Advocating for Real Housing Solutions
As the provincial government outlines its budget priorities for the year, we, along with United Ways across Ontario, are calling for investment in the non-profit sector to deliver the full range of housing options we desperately need to address the affordable housing crisis in the GTA. The seven recommendations outlined in our Bringing Affordable Housing Home report form a blueprint for action that makes the most effective and efficient use of government funds and taxpayers’ dollars.
Update from the Frontlines
Helping Youth Stay Housed
At age 15, Serpil had nowhere to live and thought she would end up in the shelter system. Then she discovered 360°kids, a United Way-funded agency that offers housing and support for youth facing homelessness, providing Serpil with the stability she needed to thrive . That is just one of more than 40 housing programs we fund across the GTA thanks to supporters like you. That includes programs that offer young people like Serpil safe shelter during the cold days of winter, education support so they can succeed and the space to be themselves.
Providing Accessible Transportation
Having access to transportation is an essential part of staying connected with your community, which is why we partnered with Reaching Home to fund LOFT Community Services’ new accessible van. Part of LOFT’s Crosslinks Supportive Housing Program, the van will provide transportation and foster community engagement for previously unhoused individuals in the program.

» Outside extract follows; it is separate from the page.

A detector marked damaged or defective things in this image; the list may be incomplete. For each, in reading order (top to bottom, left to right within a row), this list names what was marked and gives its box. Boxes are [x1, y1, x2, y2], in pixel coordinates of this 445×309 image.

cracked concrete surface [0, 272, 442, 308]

Join Us as We Celebrate 211 Day!
Tomorrow, February 11, is 211 Day. We are so proud to be a founding partner of 211 in Canada, which serves more than two million people every year. We hope you take some time to learn more about this vital service connecting people across Canada with community-based health, social and government resources. In need of support? 211 is available 24/7 by phone, text and web chat and offers free, confidential assistance in over 150 languages.